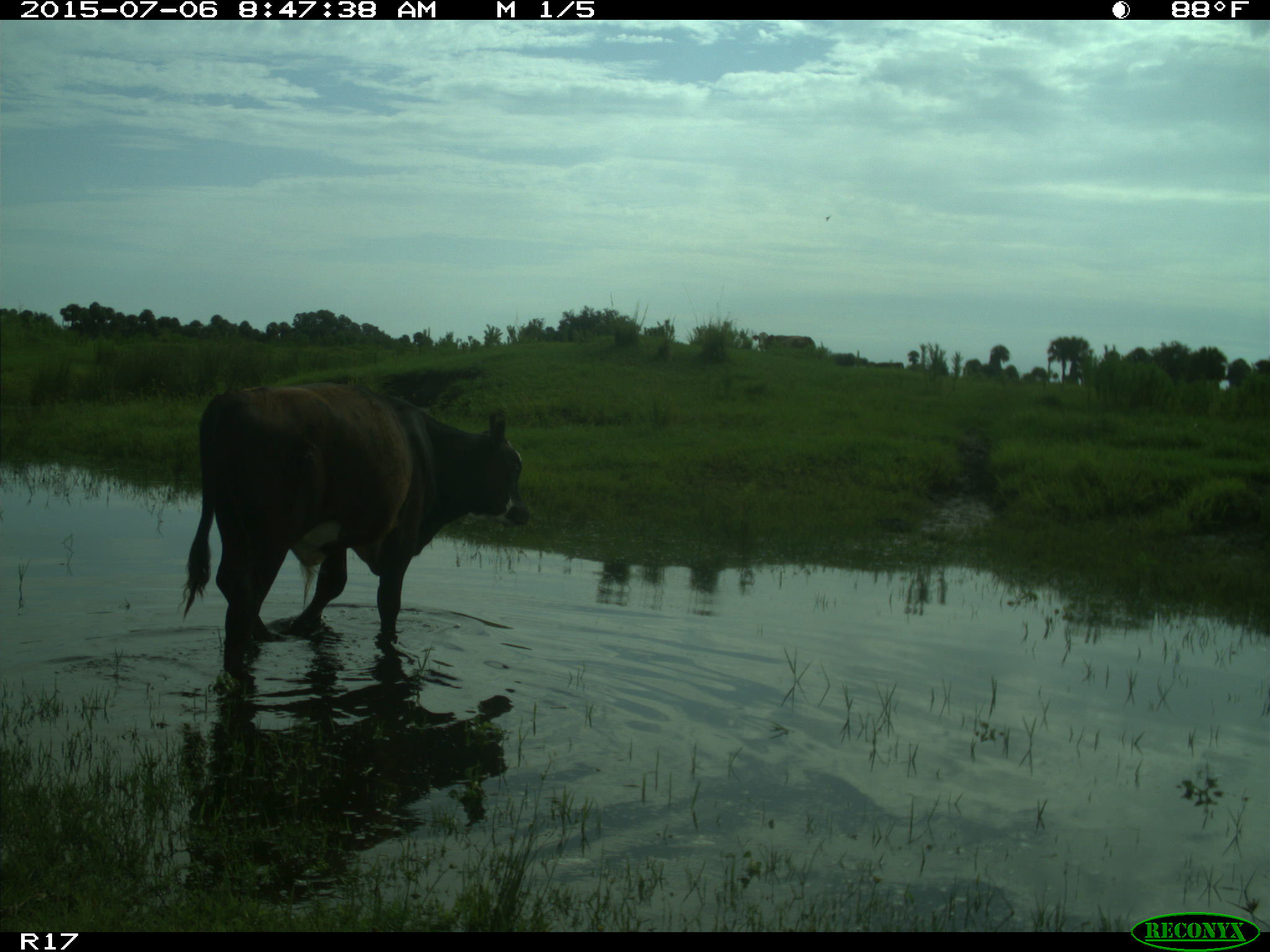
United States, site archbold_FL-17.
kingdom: Animalia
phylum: Chordata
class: Mammalia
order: Artiodactyla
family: Bovidae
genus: Bos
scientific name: Bos taurus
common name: domestic cow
Bos taurus (domestic cow).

■ ■ ■

Directions
In the material above, repeat each entry exactly and omit every picture.

Result below
United States, site archbold_FL-17.
kingdom: Animalia
phylum: Chordata
class: Mammalia
order: Artiodactyla
family: Bovidae
genus: Bos
scientific name: Bos taurus
common name: domestic cow
Bos taurus (domestic cow).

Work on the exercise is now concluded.